* Source data:
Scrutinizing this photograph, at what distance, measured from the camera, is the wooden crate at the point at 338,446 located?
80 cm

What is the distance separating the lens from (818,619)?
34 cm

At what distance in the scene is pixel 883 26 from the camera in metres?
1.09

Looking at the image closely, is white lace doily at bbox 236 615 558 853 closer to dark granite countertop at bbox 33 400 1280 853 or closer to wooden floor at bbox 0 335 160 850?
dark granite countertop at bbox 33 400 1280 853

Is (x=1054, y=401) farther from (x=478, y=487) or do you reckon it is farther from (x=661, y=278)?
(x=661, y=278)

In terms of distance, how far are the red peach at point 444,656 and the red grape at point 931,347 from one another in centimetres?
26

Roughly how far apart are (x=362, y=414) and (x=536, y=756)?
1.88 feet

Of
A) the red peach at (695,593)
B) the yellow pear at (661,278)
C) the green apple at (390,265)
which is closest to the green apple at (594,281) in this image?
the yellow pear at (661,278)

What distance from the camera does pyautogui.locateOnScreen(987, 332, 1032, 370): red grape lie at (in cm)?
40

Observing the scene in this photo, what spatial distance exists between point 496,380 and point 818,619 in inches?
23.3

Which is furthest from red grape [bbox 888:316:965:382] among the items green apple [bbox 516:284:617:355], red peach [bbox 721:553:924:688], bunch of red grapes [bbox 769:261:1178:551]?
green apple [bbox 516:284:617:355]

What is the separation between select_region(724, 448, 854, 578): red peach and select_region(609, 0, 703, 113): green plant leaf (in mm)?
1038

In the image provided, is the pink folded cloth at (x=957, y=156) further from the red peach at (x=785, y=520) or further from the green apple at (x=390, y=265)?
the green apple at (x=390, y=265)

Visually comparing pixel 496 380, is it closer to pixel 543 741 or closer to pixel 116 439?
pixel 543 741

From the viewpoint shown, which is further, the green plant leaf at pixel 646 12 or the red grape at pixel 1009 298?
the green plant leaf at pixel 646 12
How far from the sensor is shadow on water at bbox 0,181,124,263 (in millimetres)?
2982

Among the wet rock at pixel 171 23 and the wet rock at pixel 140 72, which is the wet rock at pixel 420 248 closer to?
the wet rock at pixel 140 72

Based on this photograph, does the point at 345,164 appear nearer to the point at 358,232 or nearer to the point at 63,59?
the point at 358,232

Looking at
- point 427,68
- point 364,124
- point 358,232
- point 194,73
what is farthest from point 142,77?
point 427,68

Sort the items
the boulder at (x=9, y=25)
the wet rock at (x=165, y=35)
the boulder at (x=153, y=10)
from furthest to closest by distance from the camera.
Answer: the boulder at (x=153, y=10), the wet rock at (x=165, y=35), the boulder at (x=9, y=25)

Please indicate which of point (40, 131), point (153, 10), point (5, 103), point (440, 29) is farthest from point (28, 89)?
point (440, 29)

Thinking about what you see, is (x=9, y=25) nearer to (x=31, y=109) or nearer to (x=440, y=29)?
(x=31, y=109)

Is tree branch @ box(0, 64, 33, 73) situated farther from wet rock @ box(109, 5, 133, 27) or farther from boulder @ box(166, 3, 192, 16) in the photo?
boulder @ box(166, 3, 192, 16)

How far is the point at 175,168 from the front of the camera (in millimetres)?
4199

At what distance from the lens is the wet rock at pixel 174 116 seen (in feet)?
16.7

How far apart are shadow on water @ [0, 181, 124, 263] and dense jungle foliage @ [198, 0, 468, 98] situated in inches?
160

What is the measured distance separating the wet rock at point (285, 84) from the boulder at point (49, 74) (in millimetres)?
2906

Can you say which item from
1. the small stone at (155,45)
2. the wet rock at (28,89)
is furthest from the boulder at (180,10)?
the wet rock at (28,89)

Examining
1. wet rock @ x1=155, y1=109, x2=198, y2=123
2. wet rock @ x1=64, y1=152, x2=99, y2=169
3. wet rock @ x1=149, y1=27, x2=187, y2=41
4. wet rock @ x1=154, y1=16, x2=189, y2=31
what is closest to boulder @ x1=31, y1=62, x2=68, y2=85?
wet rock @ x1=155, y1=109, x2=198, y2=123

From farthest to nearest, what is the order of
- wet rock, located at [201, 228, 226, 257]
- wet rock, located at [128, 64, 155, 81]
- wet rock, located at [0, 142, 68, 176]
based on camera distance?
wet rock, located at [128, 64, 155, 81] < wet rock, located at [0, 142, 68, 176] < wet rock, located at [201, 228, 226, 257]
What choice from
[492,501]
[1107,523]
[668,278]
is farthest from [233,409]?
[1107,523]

* Exercise directions: Print the listing above in its entirety, with every line exact.

* Written answer:
Scrutinizing this photograph, at what distance, measured from the camera, is the wooden crate at the point at 338,446 located?
80 cm

What is the distance separating the lens from (818,619)?
34 cm

At what distance in the scene is pixel 883 26 from the camera in metres?
1.09

Looking at the image closely, is white lace doily at bbox 236 615 558 853 closer to dark granite countertop at bbox 33 400 1280 853 or closer to wooden floor at bbox 0 335 160 850?
dark granite countertop at bbox 33 400 1280 853

Is (x=1054, y=401) farther from (x=478, y=487) or do you reckon it is farther from (x=661, y=278)?
(x=661, y=278)

In terms of distance, how far are the red peach at point 444,656 and the red grape at point 931,347 from one another in centimetres?
26

Roughly how far apart are (x=362, y=414) and (x=536, y=756)?
1.88 feet

Of
A) the red peach at (695,593)
B) the yellow pear at (661,278)
C) the green apple at (390,265)
which is closest to the green apple at (594,281) in this image?
the yellow pear at (661,278)

What distance from the camera does pyautogui.locateOnScreen(987, 332, 1032, 370): red grape lie at (in cm)?
40

Observing the scene in this photo, what spatial distance exists between point 496,380 and point 818,619 in inches?
23.3

Which is furthest from red grape [bbox 888:316:965:382] among the items green apple [bbox 516:284:617:355], red peach [bbox 721:553:924:688], bunch of red grapes [bbox 769:261:1178:551]?
green apple [bbox 516:284:617:355]

What is the separation between select_region(724, 448, 854, 578): red peach and select_region(609, 0, 703, 113): green plant leaf (in mm)?
1038

In the image provided, is the pink folded cloth at (x=957, y=156) further from the red peach at (x=785, y=520) or further from the green apple at (x=390, y=265)?
the green apple at (x=390, y=265)

Visually comparing pixel 496 380, is it closer to pixel 543 741 or closer to pixel 116 439?
pixel 543 741

From the viewpoint shown, which is further, the green plant leaf at pixel 646 12 or the red grape at pixel 1009 298?
the green plant leaf at pixel 646 12
How far from the sensor is shadow on water at bbox 0,181,124,263 (in millimetres)?
2982

Among the wet rock at pixel 171 23 and the wet rock at pixel 140 72, which is the wet rock at pixel 420 248 closer to?
the wet rock at pixel 140 72

Based on this photograph, does the point at 345,164 appear nearer to the point at 358,232 or nearer to the point at 63,59?
the point at 358,232

Looking at
- point 427,68
- point 364,124
- point 358,232
- point 194,73
what is farthest from point 142,77?
point 427,68

Sort the items
the boulder at (x=9, y=25)
the wet rock at (x=165, y=35)
the boulder at (x=153, y=10)
from furthest to closest by distance from the camera.
Answer: the boulder at (x=153, y=10), the wet rock at (x=165, y=35), the boulder at (x=9, y=25)

Please indicate which of point (40, 131), point (153, 10), point (5, 103), point (440, 29) is farthest from point (28, 89)?
point (440, 29)

Thinking about what you see, is (x=9, y=25) nearer to (x=31, y=109) or nearer to (x=440, y=29)?
(x=31, y=109)

Is tree branch @ box(0, 64, 33, 73) situated farther from wet rock @ box(109, 5, 133, 27) or farther from boulder @ box(166, 3, 192, 16) in the photo?
boulder @ box(166, 3, 192, 16)

How far is the point at 175,168 from the front of the camera (in millimetres)?
4199

At what distance from the lens is the wet rock at pixel 174 116 seen (in feet)?
16.7

How far apart are shadow on water @ [0, 181, 124, 263] and dense jungle foliage @ [198, 0, 468, 98] situated in inches?
160

What is the measured distance separating the wet rock at point (285, 84) from the boulder at point (49, 74) (in millimetres)?
2906

Can you say which item from
1. the small stone at (155,45)
2. the wet rock at (28,89)
is furthest from the boulder at (180,10)?
the wet rock at (28,89)

Examining
1. wet rock @ x1=155, y1=109, x2=198, y2=123
2. wet rock @ x1=64, y1=152, x2=99, y2=169
3. wet rock @ x1=149, y1=27, x2=187, y2=41
4. wet rock @ x1=154, y1=16, x2=189, y2=31
what is closest to boulder @ x1=31, y1=62, x2=68, y2=85?
wet rock @ x1=155, y1=109, x2=198, y2=123

From farthest to nearest, what is the order of
- wet rock, located at [201, 228, 226, 257]
- wet rock, located at [128, 64, 155, 81]
- wet rock, located at [0, 142, 68, 176]
based on camera distance?
wet rock, located at [128, 64, 155, 81] < wet rock, located at [0, 142, 68, 176] < wet rock, located at [201, 228, 226, 257]
What choice from
[492,501]
[1107,523]
[668,278]
is farthest from [233,409]?
[1107,523]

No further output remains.